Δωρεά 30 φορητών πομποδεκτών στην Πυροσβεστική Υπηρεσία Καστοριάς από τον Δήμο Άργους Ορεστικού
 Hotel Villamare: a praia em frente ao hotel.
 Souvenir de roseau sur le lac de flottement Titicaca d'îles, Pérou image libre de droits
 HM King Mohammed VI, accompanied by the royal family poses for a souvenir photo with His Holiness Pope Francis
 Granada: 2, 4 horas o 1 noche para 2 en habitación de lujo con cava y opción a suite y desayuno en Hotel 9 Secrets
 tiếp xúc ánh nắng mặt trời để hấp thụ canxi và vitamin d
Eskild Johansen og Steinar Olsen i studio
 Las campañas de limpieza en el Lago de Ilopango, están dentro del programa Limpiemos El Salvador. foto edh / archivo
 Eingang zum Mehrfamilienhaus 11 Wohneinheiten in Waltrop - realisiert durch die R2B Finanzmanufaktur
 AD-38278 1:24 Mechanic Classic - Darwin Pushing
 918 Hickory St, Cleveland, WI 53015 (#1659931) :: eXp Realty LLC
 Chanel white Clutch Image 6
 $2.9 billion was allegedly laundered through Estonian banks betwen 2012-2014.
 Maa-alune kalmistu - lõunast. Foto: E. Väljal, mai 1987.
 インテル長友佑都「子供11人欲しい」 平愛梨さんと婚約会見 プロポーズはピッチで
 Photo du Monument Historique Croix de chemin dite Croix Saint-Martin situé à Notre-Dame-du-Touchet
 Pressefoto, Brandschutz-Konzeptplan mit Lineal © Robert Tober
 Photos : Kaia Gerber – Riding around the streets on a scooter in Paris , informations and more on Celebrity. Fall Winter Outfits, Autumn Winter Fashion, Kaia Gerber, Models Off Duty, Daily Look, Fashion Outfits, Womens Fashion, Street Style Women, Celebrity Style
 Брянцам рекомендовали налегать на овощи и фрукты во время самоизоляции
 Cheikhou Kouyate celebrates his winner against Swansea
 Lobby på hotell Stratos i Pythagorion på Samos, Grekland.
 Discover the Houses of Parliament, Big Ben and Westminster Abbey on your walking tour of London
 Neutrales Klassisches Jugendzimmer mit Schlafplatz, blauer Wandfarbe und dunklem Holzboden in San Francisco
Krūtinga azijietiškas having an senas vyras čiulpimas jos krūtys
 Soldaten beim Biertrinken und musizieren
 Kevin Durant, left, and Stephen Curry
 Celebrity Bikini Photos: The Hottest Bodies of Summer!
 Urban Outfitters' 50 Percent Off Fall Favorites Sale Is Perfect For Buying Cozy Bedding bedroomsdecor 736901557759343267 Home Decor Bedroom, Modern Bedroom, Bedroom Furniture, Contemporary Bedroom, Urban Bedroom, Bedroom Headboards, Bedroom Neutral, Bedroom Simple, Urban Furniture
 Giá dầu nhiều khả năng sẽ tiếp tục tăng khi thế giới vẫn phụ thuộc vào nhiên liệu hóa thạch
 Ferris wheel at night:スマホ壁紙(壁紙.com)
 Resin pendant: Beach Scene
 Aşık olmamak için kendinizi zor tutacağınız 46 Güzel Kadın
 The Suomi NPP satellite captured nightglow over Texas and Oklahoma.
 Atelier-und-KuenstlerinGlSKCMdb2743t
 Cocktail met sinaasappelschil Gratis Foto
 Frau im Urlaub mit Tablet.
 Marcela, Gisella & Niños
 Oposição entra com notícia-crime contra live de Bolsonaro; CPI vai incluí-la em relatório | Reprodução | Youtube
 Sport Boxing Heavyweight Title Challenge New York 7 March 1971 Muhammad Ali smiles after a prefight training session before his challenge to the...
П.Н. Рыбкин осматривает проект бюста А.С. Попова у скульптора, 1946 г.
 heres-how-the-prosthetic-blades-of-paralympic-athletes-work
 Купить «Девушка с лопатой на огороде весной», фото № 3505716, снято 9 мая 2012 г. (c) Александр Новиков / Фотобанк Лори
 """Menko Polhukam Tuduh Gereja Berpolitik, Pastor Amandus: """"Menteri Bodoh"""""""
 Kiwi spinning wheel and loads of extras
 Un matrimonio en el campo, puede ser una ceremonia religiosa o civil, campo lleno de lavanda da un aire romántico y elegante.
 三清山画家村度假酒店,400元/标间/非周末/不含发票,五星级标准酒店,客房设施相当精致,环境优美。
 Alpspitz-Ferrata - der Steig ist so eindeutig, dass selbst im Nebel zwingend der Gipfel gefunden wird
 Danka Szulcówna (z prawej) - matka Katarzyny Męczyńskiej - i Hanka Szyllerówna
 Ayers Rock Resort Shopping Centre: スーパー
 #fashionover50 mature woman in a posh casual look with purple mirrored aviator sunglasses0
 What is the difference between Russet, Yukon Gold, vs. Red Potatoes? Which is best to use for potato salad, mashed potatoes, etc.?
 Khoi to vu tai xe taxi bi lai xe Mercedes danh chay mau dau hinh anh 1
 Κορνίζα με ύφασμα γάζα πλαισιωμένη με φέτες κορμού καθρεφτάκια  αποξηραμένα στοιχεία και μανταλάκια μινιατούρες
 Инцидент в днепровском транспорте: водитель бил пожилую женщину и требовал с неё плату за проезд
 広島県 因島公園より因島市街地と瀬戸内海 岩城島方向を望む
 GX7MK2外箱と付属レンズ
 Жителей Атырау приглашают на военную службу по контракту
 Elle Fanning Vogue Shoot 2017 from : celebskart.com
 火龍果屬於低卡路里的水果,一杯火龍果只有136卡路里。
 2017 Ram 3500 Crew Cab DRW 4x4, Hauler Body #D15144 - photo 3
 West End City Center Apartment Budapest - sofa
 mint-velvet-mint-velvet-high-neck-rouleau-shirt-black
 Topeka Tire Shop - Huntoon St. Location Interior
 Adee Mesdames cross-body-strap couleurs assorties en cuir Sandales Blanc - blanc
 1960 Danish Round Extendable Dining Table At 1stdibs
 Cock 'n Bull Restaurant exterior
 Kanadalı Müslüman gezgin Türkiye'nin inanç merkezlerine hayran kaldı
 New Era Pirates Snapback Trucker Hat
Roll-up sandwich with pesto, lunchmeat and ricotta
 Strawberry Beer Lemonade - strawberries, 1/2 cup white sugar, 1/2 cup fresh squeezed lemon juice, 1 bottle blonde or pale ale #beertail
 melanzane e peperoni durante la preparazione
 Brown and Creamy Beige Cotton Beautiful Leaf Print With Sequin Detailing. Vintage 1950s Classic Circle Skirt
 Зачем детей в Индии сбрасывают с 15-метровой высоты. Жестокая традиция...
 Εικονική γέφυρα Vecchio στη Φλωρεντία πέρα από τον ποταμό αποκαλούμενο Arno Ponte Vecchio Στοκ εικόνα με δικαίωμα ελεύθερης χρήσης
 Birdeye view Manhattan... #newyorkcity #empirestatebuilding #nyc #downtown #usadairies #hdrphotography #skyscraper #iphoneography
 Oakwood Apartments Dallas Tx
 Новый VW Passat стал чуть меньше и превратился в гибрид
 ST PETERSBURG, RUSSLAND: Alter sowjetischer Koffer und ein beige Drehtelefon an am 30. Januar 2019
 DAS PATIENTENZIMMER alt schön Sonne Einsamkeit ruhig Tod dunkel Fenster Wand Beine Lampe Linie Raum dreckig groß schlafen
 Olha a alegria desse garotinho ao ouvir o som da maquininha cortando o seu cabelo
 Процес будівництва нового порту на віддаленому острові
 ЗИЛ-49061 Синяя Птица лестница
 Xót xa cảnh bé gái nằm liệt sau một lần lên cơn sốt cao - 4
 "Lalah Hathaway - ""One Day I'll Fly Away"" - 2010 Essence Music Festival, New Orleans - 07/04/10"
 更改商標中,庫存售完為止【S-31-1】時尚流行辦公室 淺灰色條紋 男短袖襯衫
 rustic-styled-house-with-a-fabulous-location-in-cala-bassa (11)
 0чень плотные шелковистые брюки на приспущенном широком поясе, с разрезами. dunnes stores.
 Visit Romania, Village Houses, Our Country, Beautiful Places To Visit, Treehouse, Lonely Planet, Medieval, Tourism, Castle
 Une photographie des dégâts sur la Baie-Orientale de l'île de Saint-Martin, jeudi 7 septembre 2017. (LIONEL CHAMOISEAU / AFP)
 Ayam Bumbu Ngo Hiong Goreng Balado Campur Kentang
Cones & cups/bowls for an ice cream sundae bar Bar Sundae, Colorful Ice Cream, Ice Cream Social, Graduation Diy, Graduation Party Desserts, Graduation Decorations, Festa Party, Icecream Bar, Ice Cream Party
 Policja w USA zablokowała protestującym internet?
_____
[TASK ITEM]: Only one stretch of the records above is wanted: the lines between the one holding "Hotel Villamare: a praia em frente ao hotel." and the one holding "banks betwen 2012-2014.", inclusive, reproduced exactly.

[PROBLEM SOLUTION]:
 Hotel Villamare: a praia em frente ao hotel.
 Souvenir de roseau sur le lac de flottement Titicaca d'îles, Pérou image libre de droits
 HM King Mohammed VI, accompanied by the royal family poses for a souvenir photo with His Holiness Pope Francis
 Granada: 2, 4 horas o 1 noche para 2 en habitación de lujo con cava y opción a suite y desayuno en Hotel 9 Secrets
 tiếp xúc ánh nắng mặt trời để hấp thụ canxi và vitamin d
Eskild Johansen og Steinar Olsen i studio
 Las campañas de limpieza en el Lago de Ilopango, están dentro del programa Limpiemos El Salvador. foto edh / archivo
 Eingang zum Mehrfamilienhaus 11 Wohneinheiten in Waltrop - realisiert durch die R2B Finanzmanufaktur
 AD-38278 1:24 Mechanic Classic - Darwin Pushing
 918 Hickory St, Cleveland, WI 53015 (#1659931) :: eXp Realty LLC
 Chanel white Clutch Image 6
 $2.9 billion was allegedly laundered through Estonian banks betwen 2012-2014.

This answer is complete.